Formal proof checkers like Isabelle actually use higher-order logic instead of first-order ZFC as a basis.

There is also some argument to be made that categoricity is more important than completeness, since completeness of a proof system turns out to be not a plausible property anymore once self-referential statements, like the Gödel sentence, get involved. But that would lead me too far afield, and it isn't the standard opinion, which favors completeness over categoricity.

[openasocket]

I’m uncertain what your point is. Like I said, in ZFC, there is no bijection from A to its power set. I don’t think anything you’ve stated contradicts that. Are there alternative axiom systems in which you can construct such a bijection?

[cubefox]

There is no bijection (surjection, to be more general) from A to P inside your ZFC model even if both A and P are assumed to be countable. The bijection we talk about here would be just another object inside the model. So you can't infer from the lack of such an object that P is uncountable.

[openasocket]

Yeah, Cantors theorem is a theorem written in the language of ZFC set theory. In other axiom systems it may not be true. But you can also say that about literally every theorem beyond, like, modus ponens. Is that the point you are trying to make?

[cubefox]

The point is simply that it doesn't imply the existence of uncountable sets in ZFC. Modus ponens is different. The semantic entailment relation ⊨ between (P→Q, P) and Q is valid iff there is no model such that the former is true and the latter is false. Which is a sentence in plain English. It doesn't require the existence of some object that is mapping the premises to the conclusion inside the model. It doesn't even require the existence of a syntactic deduction rule (⊢) that tells you from (P→Q, P) to infer Q.

[ginnungagap]

It is a theorem of ZFC that uncountable sets exist and every model of ZFC will have a set that the model believes to be uncountable.
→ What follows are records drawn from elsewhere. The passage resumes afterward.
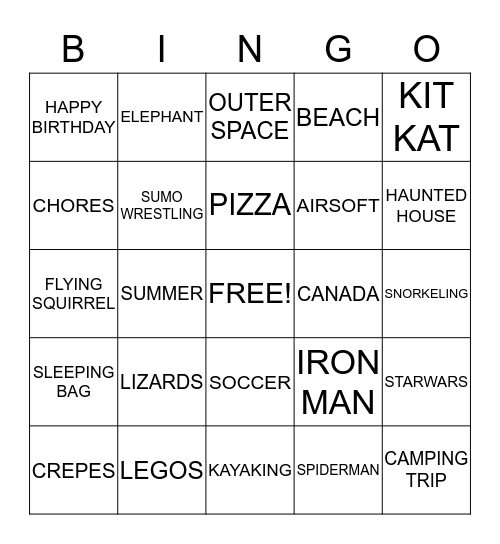 | B | I | N | G | O |
|---|---|---|---|---|
| HAPPY BIRTHDAY | ELEPHANT | OUTER SPACE | BEACH | KIT KAT |
| CHORES | SUMO WRESTLING | PIZZA | AIRSOFT | HAUNTED HOUSE |
| FLYING SQUIRREL | SUMMER | FREE! | CANADA | SNORKELING |
| SLEEPING BAG | LIZARDS | SOCCER | IRON MAN | STARWARS |
| CREPES | LEGOS | KAYAKING | SPIDERMAN | CAMPING TRIP |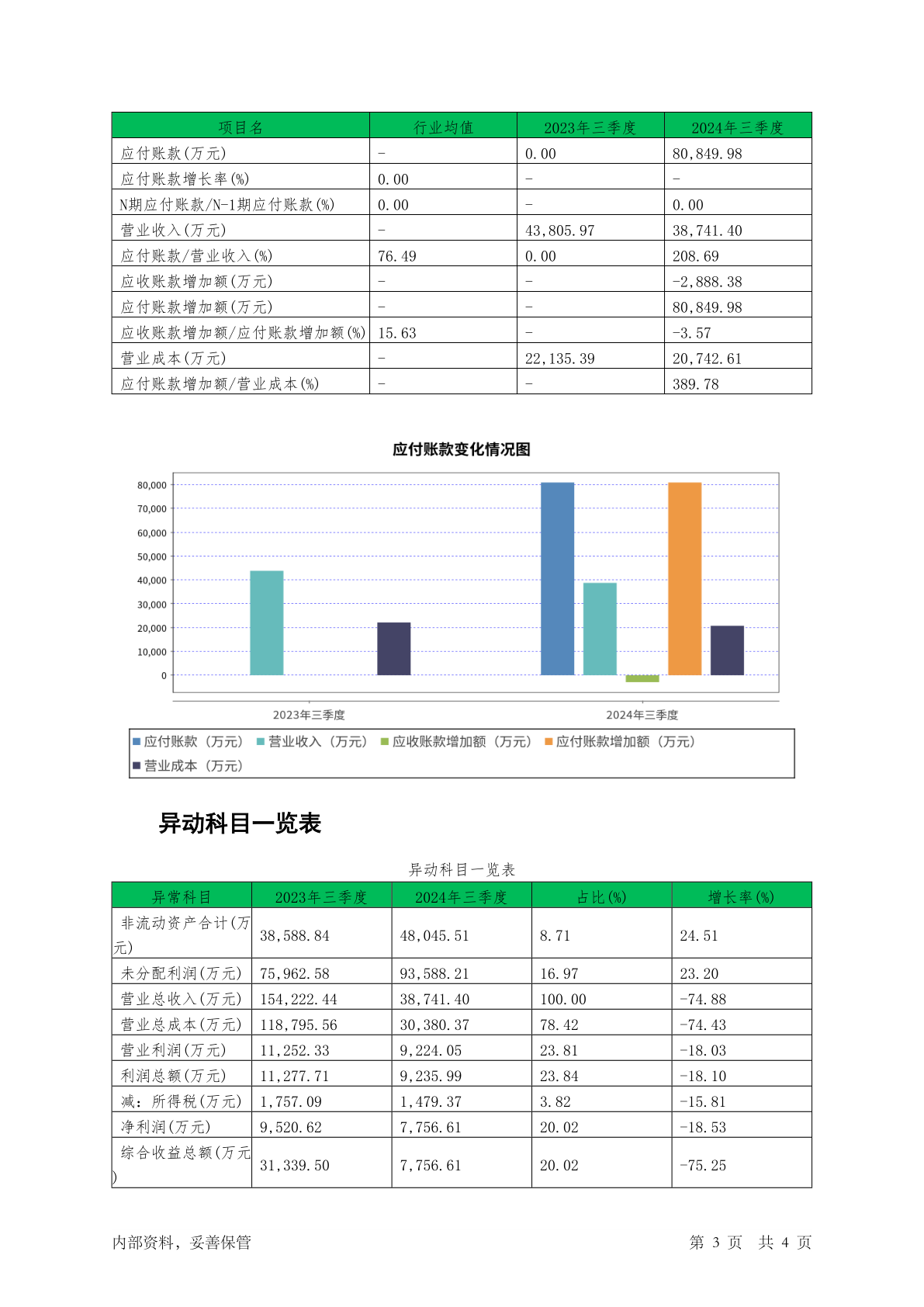 | 项目名 | 行业均值 | 2023年三季度 | 2024年三季度 |
|---|---|---|---|
| 应付账款(万元) | - | 0.00 | 80,849.98 |
| 应付账款增长率(%) | 0.00 | - | - |
| N期应付账款/N-1期应付账款(%) | 0.00 | - | 0.00 |
| 营业收入(万元) | - | 43,805.97 | 38,741.40 |
| 应付账款/营业收入(%) | 76.49 | 0.00 | 208.69 |
| 应收账款增加额(万元) | - | - | -2,888.38 |
| 应付账款增加额(万元) | - | - | 80,849.98 |
| 应收账款增加额/应付账款增加额(%) | 15.63 | - | -3.57 |
| 营业成本(万元) | - | 22,135.39 | 20,742.61 |
| 应付账款增加额/营业成本(%) | - | - | 389.78 |

应付账款变化情况图

80,000
70,000
60,000
50,000
40,000
30,000
20,000
10,000
0

2023年三季度
2024年三季度

应付账款（万元） 营业收入（万元） 应收账款增加额（万元） 应付账款增加额（万元） 营业成本（万元）

异动科目一览表

异动科目一览表

| 异常科目 | 2023年三季度 | 2024年三季度 | 占比(%) | 增长率(%) |
|---|---|---|---|---|
| 非流动资产合计(万元) | 38,588.84 | 48,045.51 | 8.71 | 24.51 |
| 未分配利润(万元) | 75,962.58 | 93,588.21 | 16.97 | 23.20 |
| 营业总收入(万元) | 154,222.44 | 38,741.40 | 100.00 | -74.88 |
| 营业总成本(万元) | 118,795.56 | 30,380.37 | 78.42 | -74.43 |
| 营业利润(万元) | 11,252.33 | 9,224.05 | 23.81 | -18.03 |
| 利润总额(万元) | 11,277.71 | 9,235.99 | 23.84 | -18.10 |
| 减：所得税(万元) | 1,757.09 | 1,479.37 | 3.82 | -15.81 |
| 净利润(万元) | 9,520.62 | 7,756.61 | 20.02 | -18.53 |
| 综合收益总额(万元) | 31,339.50 | 7,756.61 | 20.02 | -75.25 |

内部资料，妥善保管

第 3 页 共 4 页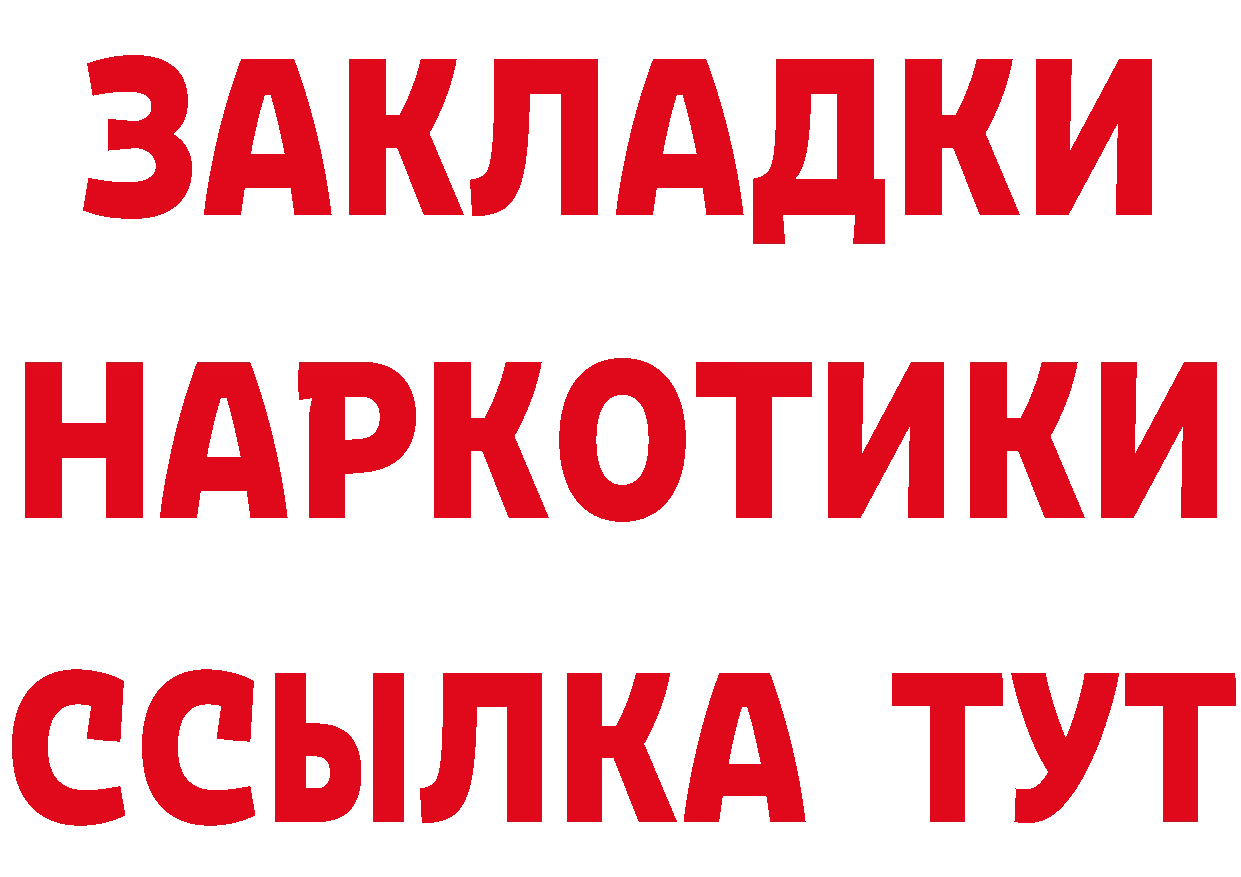 ЗАКЛАДКИ
НАРКОТИКИ
ССЫЛКА ТУТ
It doesn't matter than the metatheory might believe that model to be countable (why should the metatheory have the correct notion of what it means to be countable anyway?).

[cubefox]

> It is a theorem of ZFC that uncountable sets exist

This is simply false, as I already explained.

> and every model of ZFC will have a set that the model believes to be uncountable.
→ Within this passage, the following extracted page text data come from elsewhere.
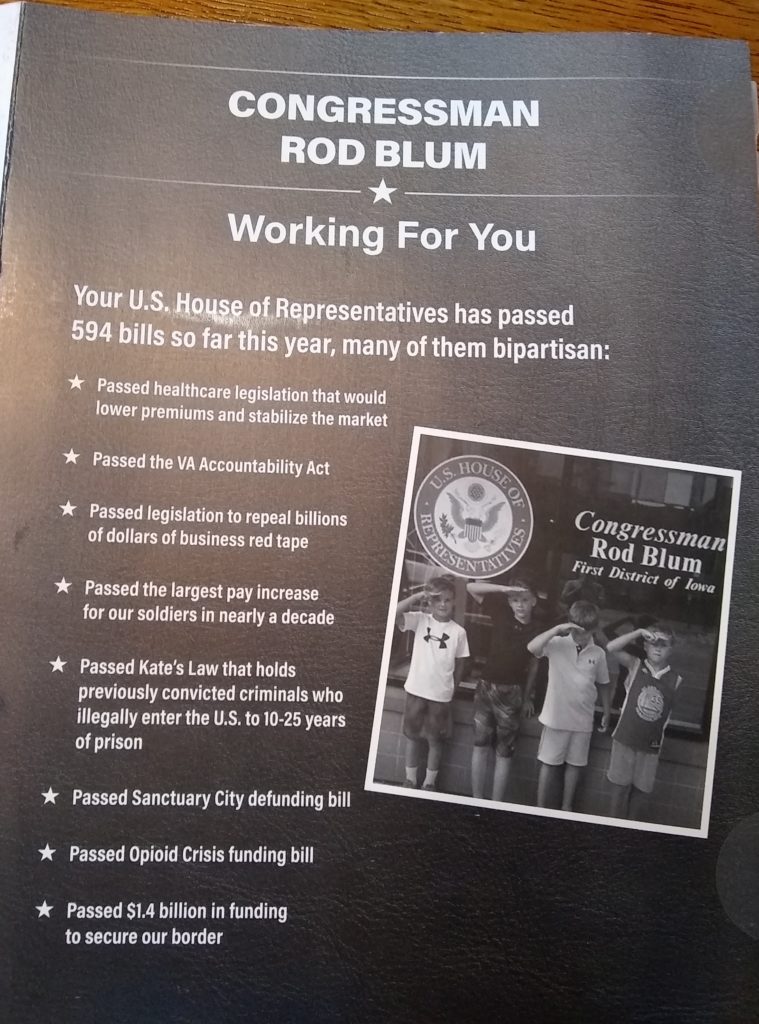 CONGRESSMAN
ROD BLUM

★

Working For You

Your U.S. House of Representatives has passed 594 bills so far this year, many of them bipartisan:

★ Passed healthcare legislation that would lower premiums and stabilize the market

★ Passed the VA Accountability Act

★ Passed legislation to repeal billions of dollars of business red tape

★ Passed the largest pay increase for our soldiers in nearly a decade

★ Passed Kate's Law that holds previously convicted criminals who illegally enter the U.S. to 10-25 years of prison

★ Passed Sanctuary City defunding bill

★ Passed Opioid Crisis funding bill

★ Passed $1.4 billion in funding to secure our border

U.S. HOUSE OF REPRESENTATIVES

Congressman
Rod Blum
First District of Iowa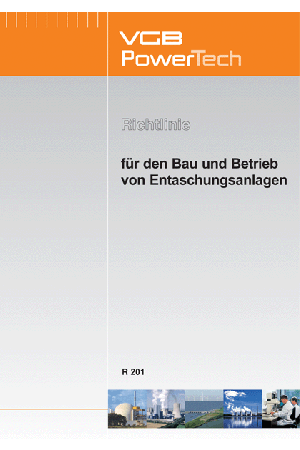 VGB
PowerTech

Richtlinie

für den Bau und Betrieb von Entaschungsanlagen

R 201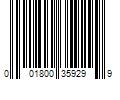 0 01800 35929 9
That is something else. (And I wouldn't use the nebulous term "believes" here, it's just that the model lacks an object which maps A to P.)

> It doesn't matter than the metatheory might believe that model to be countable (why should the metatheory have the correct notion of what it means to be countable anyway?).

"The meta theory" here is simply sentences expressed in natural language, or beliefs held by people expressing those sentences. It is the language in terms of which everything formal is ultimately defined. It's the only thing that ultimately matters.